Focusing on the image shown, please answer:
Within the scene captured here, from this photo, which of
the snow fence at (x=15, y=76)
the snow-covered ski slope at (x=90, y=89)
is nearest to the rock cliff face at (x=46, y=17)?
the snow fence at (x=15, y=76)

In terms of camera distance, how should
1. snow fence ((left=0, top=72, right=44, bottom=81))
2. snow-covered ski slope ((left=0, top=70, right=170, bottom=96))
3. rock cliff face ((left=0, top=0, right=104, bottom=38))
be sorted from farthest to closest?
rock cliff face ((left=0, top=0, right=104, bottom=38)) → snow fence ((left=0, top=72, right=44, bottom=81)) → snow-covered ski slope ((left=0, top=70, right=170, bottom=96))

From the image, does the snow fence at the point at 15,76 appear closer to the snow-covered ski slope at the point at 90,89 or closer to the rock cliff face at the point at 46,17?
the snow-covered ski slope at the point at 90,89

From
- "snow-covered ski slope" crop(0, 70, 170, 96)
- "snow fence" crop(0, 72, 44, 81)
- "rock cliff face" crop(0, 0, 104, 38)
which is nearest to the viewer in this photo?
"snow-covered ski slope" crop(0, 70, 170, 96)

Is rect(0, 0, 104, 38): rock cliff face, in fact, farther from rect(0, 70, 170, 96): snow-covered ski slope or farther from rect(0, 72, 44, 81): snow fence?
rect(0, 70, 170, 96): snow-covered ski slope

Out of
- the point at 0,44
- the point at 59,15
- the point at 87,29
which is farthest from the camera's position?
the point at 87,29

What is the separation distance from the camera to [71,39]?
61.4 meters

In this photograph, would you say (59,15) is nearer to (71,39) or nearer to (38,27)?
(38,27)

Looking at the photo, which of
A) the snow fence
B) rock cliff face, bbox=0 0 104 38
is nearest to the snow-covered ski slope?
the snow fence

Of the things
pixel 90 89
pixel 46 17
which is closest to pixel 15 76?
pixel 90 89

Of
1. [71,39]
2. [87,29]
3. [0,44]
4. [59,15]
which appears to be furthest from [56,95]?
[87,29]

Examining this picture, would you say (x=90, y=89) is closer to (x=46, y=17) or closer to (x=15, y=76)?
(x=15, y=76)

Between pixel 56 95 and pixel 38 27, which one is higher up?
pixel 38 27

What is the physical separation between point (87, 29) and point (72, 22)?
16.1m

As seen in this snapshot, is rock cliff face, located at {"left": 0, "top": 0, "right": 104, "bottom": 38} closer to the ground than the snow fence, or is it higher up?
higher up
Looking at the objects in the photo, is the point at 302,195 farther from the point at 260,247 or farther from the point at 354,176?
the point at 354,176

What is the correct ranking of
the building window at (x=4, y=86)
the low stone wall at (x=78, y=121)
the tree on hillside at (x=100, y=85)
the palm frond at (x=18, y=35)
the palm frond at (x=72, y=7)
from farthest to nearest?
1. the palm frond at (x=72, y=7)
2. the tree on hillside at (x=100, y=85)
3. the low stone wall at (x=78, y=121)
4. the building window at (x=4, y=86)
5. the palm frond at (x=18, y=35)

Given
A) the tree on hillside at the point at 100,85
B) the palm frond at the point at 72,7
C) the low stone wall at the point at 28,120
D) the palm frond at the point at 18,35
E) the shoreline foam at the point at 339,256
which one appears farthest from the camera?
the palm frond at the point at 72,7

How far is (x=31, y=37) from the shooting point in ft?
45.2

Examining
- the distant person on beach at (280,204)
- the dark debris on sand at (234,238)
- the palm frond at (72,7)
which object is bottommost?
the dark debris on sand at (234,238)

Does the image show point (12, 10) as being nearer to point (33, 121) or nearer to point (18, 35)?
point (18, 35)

┄┄┄┄┄┄┄┄┄┄

• TO BE DONE:
Exactly reproduce the material above.

• THE ANSWER:
Focusing on the image shown, please answer:
Within the scene captured here, from this photo, which of
the snow fence at (x=15, y=76)
the snow-covered ski slope at (x=90, y=89)
is nearest to the rock cliff face at (x=46, y=17)?
the snow fence at (x=15, y=76)

In terms of camera distance, how should
1. snow fence ((left=0, top=72, right=44, bottom=81))
2. snow-covered ski slope ((left=0, top=70, right=170, bottom=96))
3. rock cliff face ((left=0, top=0, right=104, bottom=38))
be sorted from farthest to closest?
rock cliff face ((left=0, top=0, right=104, bottom=38)) → snow fence ((left=0, top=72, right=44, bottom=81)) → snow-covered ski slope ((left=0, top=70, right=170, bottom=96))

From the image, does the snow fence at the point at 15,76 appear closer to the snow-covered ski slope at the point at 90,89 or closer to the rock cliff face at the point at 46,17?
the snow-covered ski slope at the point at 90,89

From
- "snow-covered ski slope" crop(0, 70, 170, 96)
- "snow fence" crop(0, 72, 44, 81)
- "rock cliff face" crop(0, 0, 104, 38)
which is nearest to the viewer in this photo?
"snow-covered ski slope" crop(0, 70, 170, 96)

Is rect(0, 0, 104, 38): rock cliff face, in fact, farther from rect(0, 70, 170, 96): snow-covered ski slope or farther from rect(0, 72, 44, 81): snow fence?
rect(0, 70, 170, 96): snow-covered ski slope

Out of
- the point at 0,44
- the point at 59,15
- the point at 87,29
which is farthest from the camera's position?
the point at 87,29

What is the separation distance from the camera to [71,39]?
61.4 meters

In this photograph, would you say (59,15) is nearer to (71,39) or nearer to (38,27)?
(38,27)

Looking at the photo, which of
A) the snow fence
B) rock cliff face, bbox=0 0 104 38
is nearest to the snow-covered ski slope?
the snow fence

Of the things
pixel 90 89
pixel 46 17
which is closest to pixel 15 76?
pixel 90 89

Of
1. [71,39]
2. [87,29]
3. [0,44]
4. [59,15]
which appears to be furthest from [56,95]?
[87,29]

Examining this picture, would you say (x=90, y=89) is closer to (x=46, y=17) or closer to (x=15, y=76)?
(x=15, y=76)

Between pixel 56 95 and pixel 38 27, which one is higher up?
pixel 38 27

What is the physical separation between point (87, 29) and point (72, 22)?
16.1m

As seen in this snapshot, is rock cliff face, located at {"left": 0, "top": 0, "right": 104, "bottom": 38} closer to the ground than the snow fence, or is it higher up?
higher up
Looking at the objects in the photo, is the point at 302,195 farther from the point at 260,247 or farther from the point at 354,176?
the point at 354,176

What is the correct ranking of
the building window at (x=4, y=86)
the low stone wall at (x=78, y=121)
the tree on hillside at (x=100, y=85)
the palm frond at (x=18, y=35)
the palm frond at (x=72, y=7)
from farthest to nearest?
1. the palm frond at (x=72, y=7)
2. the tree on hillside at (x=100, y=85)
3. the low stone wall at (x=78, y=121)
4. the building window at (x=4, y=86)
5. the palm frond at (x=18, y=35)

Given
A) the tree on hillside at the point at 100,85
B) the palm frond at the point at 72,7
C) the low stone wall at the point at 28,120
D) the palm frond at the point at 18,35
E) the shoreline foam at the point at 339,256
which one appears farthest from the camera?
the palm frond at the point at 72,7

How far is (x=31, y=37) from the shooting point in ft?
45.2

Examining
- the distant person on beach at (280,204)
- the dark debris on sand at (234,238)
- the palm frond at (72,7)
which object is bottommost?
the dark debris on sand at (234,238)

Does the image show point (12, 10) as being nearer to point (33, 121) or nearer to point (18, 35)?
point (18, 35)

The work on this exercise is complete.